For the first time in company history, the UFC will promote a card this weekend that features four perfect records in the main and co-main event bouts.

Female bantamweight champion Ronda Rousey (8-0) headlines UFC 170 in Las Vegas opposite Sara McMann (7-0). In the night's co-feature, Daniel Cormier (13-0) meets late replacement Patrick Cummins (4-0).

That stat, of course, does not include the tournament format the promotion used in its earliest stages. UFC 4, for example, consisted of four undefeated fighters in its semi-finals, but three of them made their mixed martial arts debut that same night.

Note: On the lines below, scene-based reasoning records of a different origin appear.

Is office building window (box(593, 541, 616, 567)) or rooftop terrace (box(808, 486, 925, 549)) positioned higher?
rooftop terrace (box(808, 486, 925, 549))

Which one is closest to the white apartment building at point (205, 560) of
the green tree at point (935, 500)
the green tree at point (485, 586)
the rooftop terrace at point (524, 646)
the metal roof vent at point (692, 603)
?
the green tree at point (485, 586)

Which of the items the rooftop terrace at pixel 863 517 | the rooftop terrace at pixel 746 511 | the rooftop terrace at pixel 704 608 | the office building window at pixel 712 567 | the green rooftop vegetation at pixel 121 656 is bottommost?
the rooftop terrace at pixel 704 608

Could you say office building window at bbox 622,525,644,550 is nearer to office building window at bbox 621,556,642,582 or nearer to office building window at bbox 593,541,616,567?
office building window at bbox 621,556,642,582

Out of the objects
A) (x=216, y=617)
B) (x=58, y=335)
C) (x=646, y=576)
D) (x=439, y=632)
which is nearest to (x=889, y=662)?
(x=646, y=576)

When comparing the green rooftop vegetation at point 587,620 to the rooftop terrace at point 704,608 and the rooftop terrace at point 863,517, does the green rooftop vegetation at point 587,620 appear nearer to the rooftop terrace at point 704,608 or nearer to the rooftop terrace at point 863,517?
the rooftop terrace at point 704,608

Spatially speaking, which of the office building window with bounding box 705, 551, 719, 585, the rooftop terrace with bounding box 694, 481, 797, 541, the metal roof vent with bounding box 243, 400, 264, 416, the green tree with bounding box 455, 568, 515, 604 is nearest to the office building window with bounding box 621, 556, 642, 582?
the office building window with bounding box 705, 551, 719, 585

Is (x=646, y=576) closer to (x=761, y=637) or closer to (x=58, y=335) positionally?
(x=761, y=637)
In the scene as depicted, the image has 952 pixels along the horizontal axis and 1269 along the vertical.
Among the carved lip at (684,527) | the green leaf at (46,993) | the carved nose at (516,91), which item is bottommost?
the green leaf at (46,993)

The modern UFC format has come close to seeing an all-undefeated main, co-main cast before. At UFC 78 in November 2007, headliners Michael Bisping and Rashad Evans were unbeaten, as was co-headliner Thiago Silva. Silva's opponent, Houston Alexander, had just one loss - which he suffered in his pro debut.

Other UFC events that were led by an 'undefeated' match-up include The Ultimate Fighter 8 finale (Efrain Escudero v Phillipe Nover) in December 2008 and UFC 98 (Evans v Lyoto Machida) in May 2009.

So with back-to-back fights with perfect records on the line, UFC 170 sounds like it should showcase two highly competitive bouts, right? Not exactly.

Rousey is favoured at 4-to-1 over McMann in their title bout. Cormier is a whopping 12-to-1 favourite against Cummins, who is making his UFC debut.

Not the odds you might expect to see, but as McMann put it during a recent interview with a UFC film crew, "the excitement of two people coming together who are undefeated is that both fully expect to win." That might be worth watching.

MAIN EVENT: WOMEN'S BANTAMWEIGHT CHAMPIONSHIP

Ronda Rousey v Sara McMann

Breakdown: As fun as it is to talk about a match-up strictly between judo and wrestling, it's not really applicable in terms of breaking down this fight.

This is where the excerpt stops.